California, the FTC, & Made in the USA Claims

Posted in Advertising, Consumer Product Safety, Federal Regulations, Federal Trade Commission (FTC), Manufacturer Product Safety, State Regulations, State Unfair Competition Laws

Demi Lovato’s hit song “Made in the USA” recounts how her love for her boyfriend is both amazing and patriotic.  If they had fallen in love in Paris or Acapulco, however, she may be facing an enforcement action by the FTC or a lawsuit in California under Business & Professions Code 17200 for false advertising.

In 1997, the FTC developed a standard that products advertised as “Made in the USA” must be “all or virtually all” made in the US.  All or virtually all significant parts and processing that go into the product must be of US origin.  The FDA could also take action on a product under its domain based on misleading claims that misbrand products under the Food Drug & Cosmetic Act.

As we have come to expect, California has a more stringent standard than the FTC.  In California, a “Made in the USA” claim is not permitted if the “merchandise or any article, unit, or part thereof has been entirely or substantially made, manufactured, or produced outside the US.”

Enforcement actions be the FTC have included:

1)      An OTC analgesic manufactured with foreign made active ingredient;

2)      A ratchet wrench with a foreign made cam.

Locks that contained screws and pins made in Taiwan or involved a latch subassembly processed in Mexico was the subject of a private plaintiff 17200 false advertising action in California.

Lovato’s lyric: “no matter how far we go, I want the whole world to know” is relevant as well.  Aside from automobiles, textiles, and wool and fur products, good made partially or wholly in the US are not required to be marked “Made in the USA.”  US Customs & Border Protection regulations require that all products of foreign origin imported into the US be marked with the name of the foreign country of origin.  An exception exists: if an imported good is last substantially transformed in  the US, there is no need for a foreign country of origin mark.  The substantial transformation does not give the product “Made in the USA” status.

As long as songs are not considered products, Demi appears to be safe.  Product manufacturers, however, should take notice of these rules.

| EXERCISE TASKS |
(1) According to the passage on Made in the USA claims, in what year did the FTC set its "all or virtually all" standard?
(2) In the passage on Made in the USA claims, start at the words "In 1997, the" and end after "Drug & Cosmetic Act.". Write that part out again with "significant" swapped for "major".

| DATASET EXCERPT |
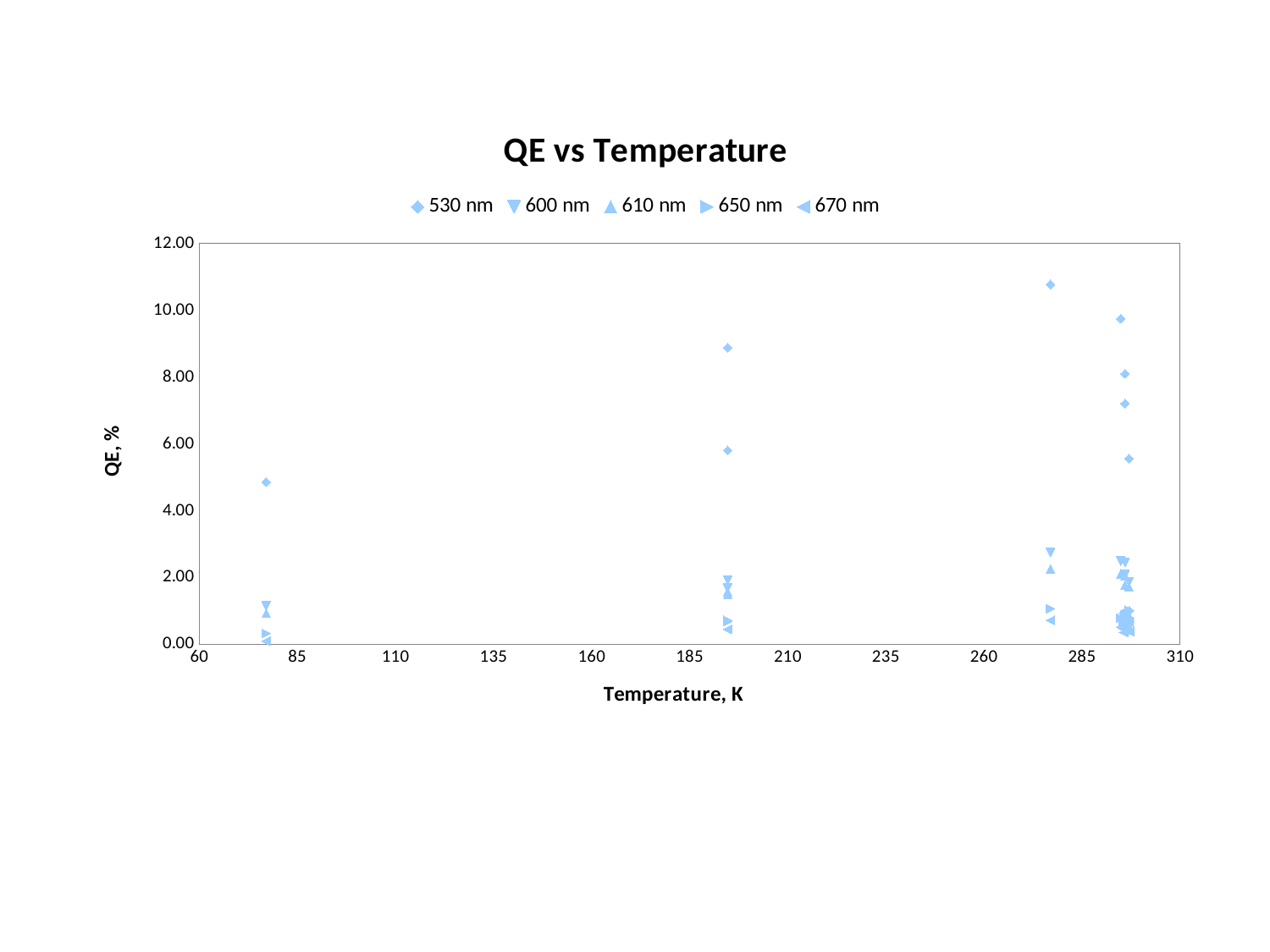
What is the label of the x axis? Temperature, K Are all the 600 nm points greater or less than 4.00? less What kind of chart is shown on the slide? scatter chart What is the title of the chart? QE vs Temperature Which series reaches the highest QE values on the chart? 530 nm How many series does the legend list? 5 Is the highest 530 nm point near 195 K greater or less than 8.00? greater Is the highest 530 nm point near 275 K greater or less than 10.00? greater Near 275 K, which series has the larger QE value: 530 nm or 600 nm? 530 nm Do the highest 530 nm values generally rise or fall as temperature increases from 78 K to 275 K? rise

| PROBLEM SOLUTIONS |
(1) 1997

(2)
In 1997, the FTC developed a standard that products advertised as “Made in the USA” must be “all or virtually all” made in the US.  All or virtually all major parts and processing that go into the product must be of US origin.  The FDA could also take action on a product under its domain based on misleading claims that misbrand products under the Food Drug & Cosmetic Act.